Stage: Pre-revenue, 7 signed LOIs (~$250K), targeting $1M ARR by Summer 2026
Stack: Next.js, TypeScript, PostgreSQL, Prisma, Anthropic Claude API, HashiCorp Vault, LangChain-style orchestration
The Role
This is a fractional CTO-level individual contributor role focused on architecture, orchestration, observability, and reliability of a multi-agent verification system.
We are working with an external agency on agent implementation and need a senior in-house engineer to:
- Establish production monitoring and observability
- Review architecture for security and scalability
- Optimize agent performance and cost
- Build orchestration, decision logic, and escalation systems
- Ensure readiness for scale (25K+ physician wallets, 150+ enterprise customers)
Why this is interesting
- First production AI agent system in healthcare credentialing
- High-impact problem: eliminating 90–120 day bottlenecks that cost hospitals millions
- True multi-agent orchestration (parallel workflows, failure modes, latency variance)
- Non-deterministic systems engineering on LLM infrastructure
- Regulated environment: HIPAA-adjacent, Joint Commission auditability, long-term retention
What You’ll Do
Phase 1: Monitoring & Architecture Review
(Weeks 1–6 ½-time | 1–3 weeks full-time)
Observability & reliability
- Implement monitoring for agent workflows (performance, cost, success/failure)
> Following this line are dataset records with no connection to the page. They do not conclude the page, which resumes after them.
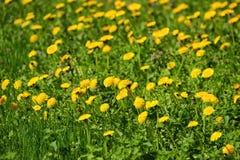 Officinale Taraxacum одуванчика, цветки в луге как предпосылка, весна Стоковая Фотография RF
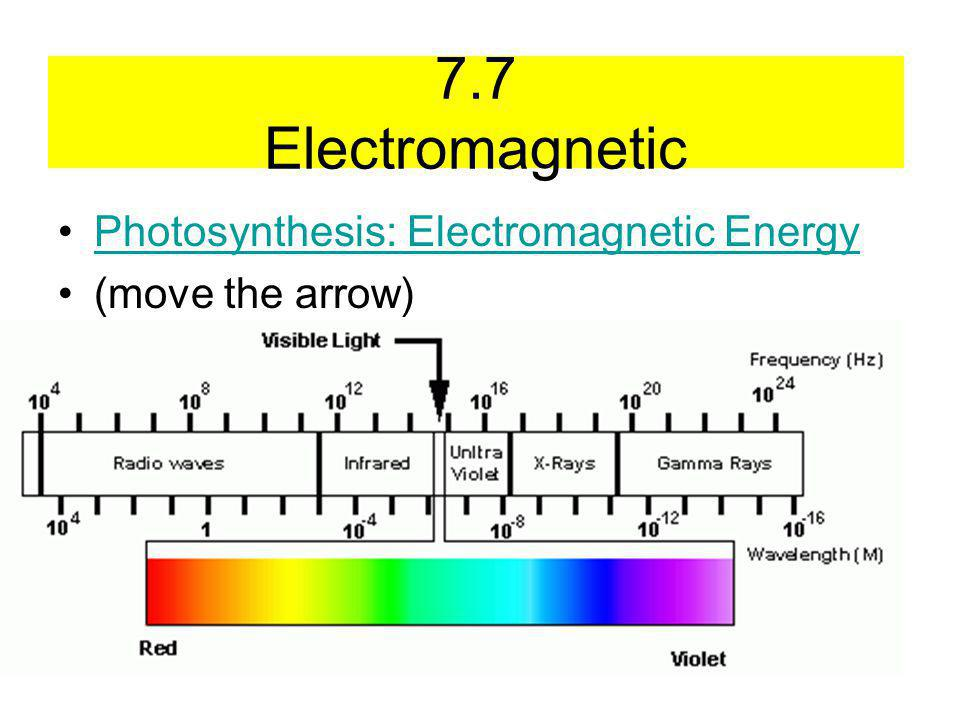 7.7 Electromagnetic Photosynthesis: Electromagnetic Energy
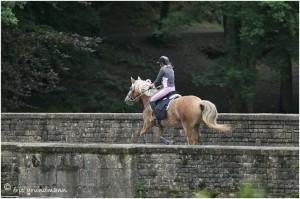 https://www.waibe.fr/sites/photoeg/medias/images/__HIDDEN__galerie_45/chevaux_037.jpg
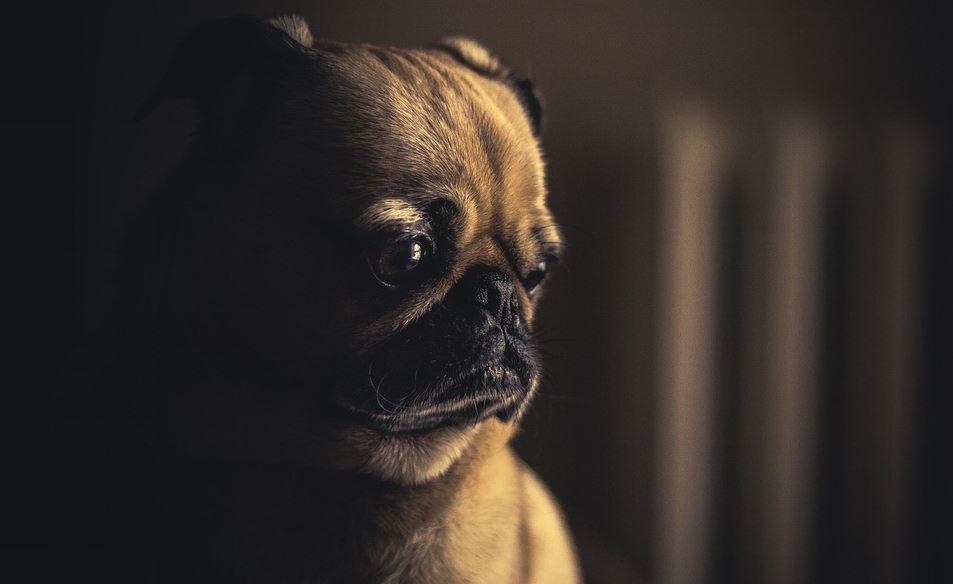 Pug in a dark room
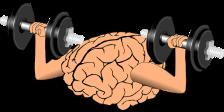 brain-1295128_640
- Build dashboards, alerting, and escalation detection
- Create debugging tools for non-deterministic agent behavior
Security & compliance
- Review architecture for sensitive PII handling (SSN, credentials, portals)
- Validate encryption, access controls, audit logging
Deliverables:
Monitoring dashboards, alerting system, security review doc, cost projection model
Phase 2: Orchestration & Decision Logic
(Weeks 7–12 ½-time | 4–8 weeks full-time)
Agent orchestration
- Design multi-agent workflow orchestration
- Implement job queues, polling, webhooks, retries, timeouts
- Build agent health monitoring and failover to manual workflows
Decision & escalation intelligence
- Auto-verify vs manual review logic
- Confidence scoring (data quality, source reliability, discrepancies)
- Explainable escalation routing
Performance & integrations
- Prompt optimization, caching, and cost controls
- API integrations (FSMB PDC, ABMS CertiFACTS, NPI, OIG/SAM, others)
- Structured/unstructured response parsing
Deliverables:
Orchestration framework, decision logic system, 3+ API integrations live, 20–30% cost-per-verification reduction
Phase 3: Scale & Production Readiness (Ongoing)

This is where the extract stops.